(Selected passage)
+++

James Earl Psychosexual therapist Rcihmond SW London

After an affair

24 March 2026

When an affair is discovered, a betrayed partner will often say: "I don't know who you are anymore." Their partner is sitting there, looking and acting just the same as they did the day before. What this statement points to is the gap between reality and our fantasy of the other person. After an affair, that fantasy collapses.


But this fantasy is not a mistake. It is, in fact, a necessary part of how relationships work.

We need a sustaining image of the other — not a perfect one, but a good enough one — to navigate the everyday disappointments inevitable in any long-term relationship. At the beginning, it is all we have. But years in, we still need it. Couples who work well together will often share these images with each other, and with friends — and in doing so, give each other something to live up to.


So is this self-deception? An escape from reality? No. It is precisely what allows us to live in it. This fantasy also manages something deeper: the anxiety that comes

with never fully knowing what we are to the other person, or whether their desire will hold. The affair makes that uncertainty suddenly, painfully legible.


Affairs are devastating not simply because of the betrayal, but because they collapse the very mechanism through which loving relationships are conducted. The betrayed partner isn't only hurt. They are disoriented — because the image that organised their experience of their partner was also, quietly, organising their experience of themselves.

+++

(Material shown)
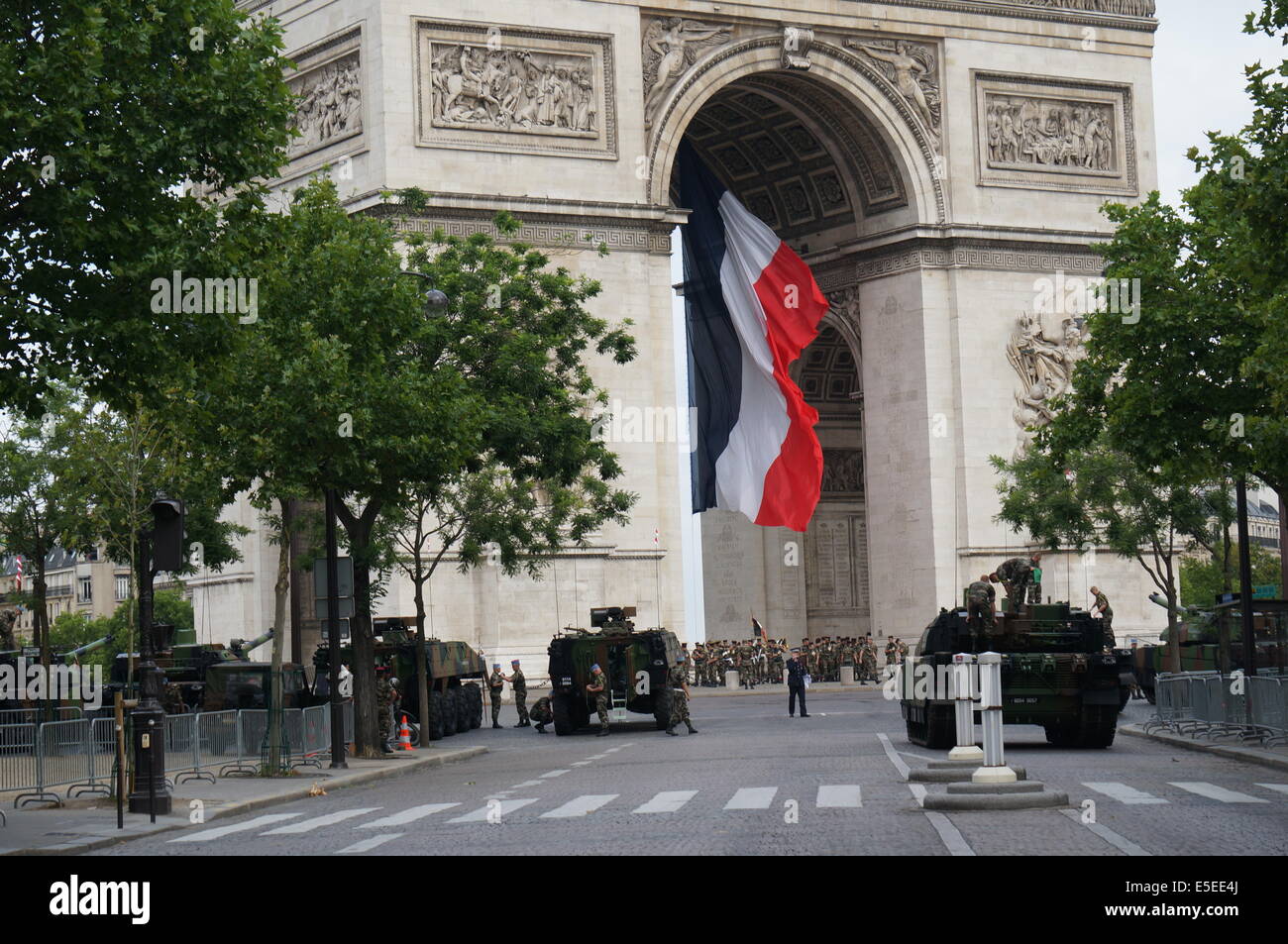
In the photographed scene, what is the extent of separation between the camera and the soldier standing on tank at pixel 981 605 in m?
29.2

+++

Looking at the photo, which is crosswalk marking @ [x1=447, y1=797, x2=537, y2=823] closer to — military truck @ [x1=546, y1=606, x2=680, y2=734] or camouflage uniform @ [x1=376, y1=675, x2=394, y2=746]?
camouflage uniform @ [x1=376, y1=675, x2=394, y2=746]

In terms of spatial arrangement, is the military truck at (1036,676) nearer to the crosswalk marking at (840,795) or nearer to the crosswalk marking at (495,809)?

+++

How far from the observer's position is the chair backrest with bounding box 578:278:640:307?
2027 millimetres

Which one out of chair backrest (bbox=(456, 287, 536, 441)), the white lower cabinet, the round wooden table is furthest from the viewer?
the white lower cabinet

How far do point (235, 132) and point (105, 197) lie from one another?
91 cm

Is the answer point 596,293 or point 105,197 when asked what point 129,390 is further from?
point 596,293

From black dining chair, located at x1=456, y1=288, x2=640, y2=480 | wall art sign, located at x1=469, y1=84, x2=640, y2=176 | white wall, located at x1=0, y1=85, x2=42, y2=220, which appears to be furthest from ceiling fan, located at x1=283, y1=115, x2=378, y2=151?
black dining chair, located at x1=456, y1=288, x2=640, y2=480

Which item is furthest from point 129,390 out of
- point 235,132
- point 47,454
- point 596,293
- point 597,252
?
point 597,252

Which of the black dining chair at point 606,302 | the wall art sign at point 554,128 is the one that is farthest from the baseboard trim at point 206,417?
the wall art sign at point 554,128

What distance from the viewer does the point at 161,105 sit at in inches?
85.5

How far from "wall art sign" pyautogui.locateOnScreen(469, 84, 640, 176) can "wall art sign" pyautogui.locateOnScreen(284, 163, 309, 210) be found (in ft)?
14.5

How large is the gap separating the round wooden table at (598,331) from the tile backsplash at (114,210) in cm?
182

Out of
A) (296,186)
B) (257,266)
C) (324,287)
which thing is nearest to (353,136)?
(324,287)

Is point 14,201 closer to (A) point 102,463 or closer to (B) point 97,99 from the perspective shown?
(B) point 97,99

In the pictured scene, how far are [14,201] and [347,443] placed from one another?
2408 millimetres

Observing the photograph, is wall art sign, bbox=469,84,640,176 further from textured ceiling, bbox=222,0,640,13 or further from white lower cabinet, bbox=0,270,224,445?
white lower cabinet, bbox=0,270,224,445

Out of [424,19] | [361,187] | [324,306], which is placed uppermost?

+++

(What you need to do)
A. In the piece on affairs, duplicate the passage that begins at the words "Affairs are devastating" and stops after the words "experience of themselves.".
B. Using the piece on affairs, answer yes or no to each statement and quote the deciding words: (i) The fantasy of the other person is described as a mistake. (ii) Couples who work well together often share these images with friends. (iii) The betrayed partner is said to be only hurt.

(Numbered responses)
A.
Affairs are devastating not simply because of the betrayal, but because they collapse the very mechanism through which loving relationships are conducted. The betrayed partner isn't only hurt. They are disoriented — because the image that organised their experience of their partner was also, quietly, organising their experience of themselves.

B.
(i) No: "But this fantasy is not a mistake."
(ii) Yes: "Couples who work well together will often share these images with each other, and with friends"
(iii) No: "The betrayed partner isn't only hurt."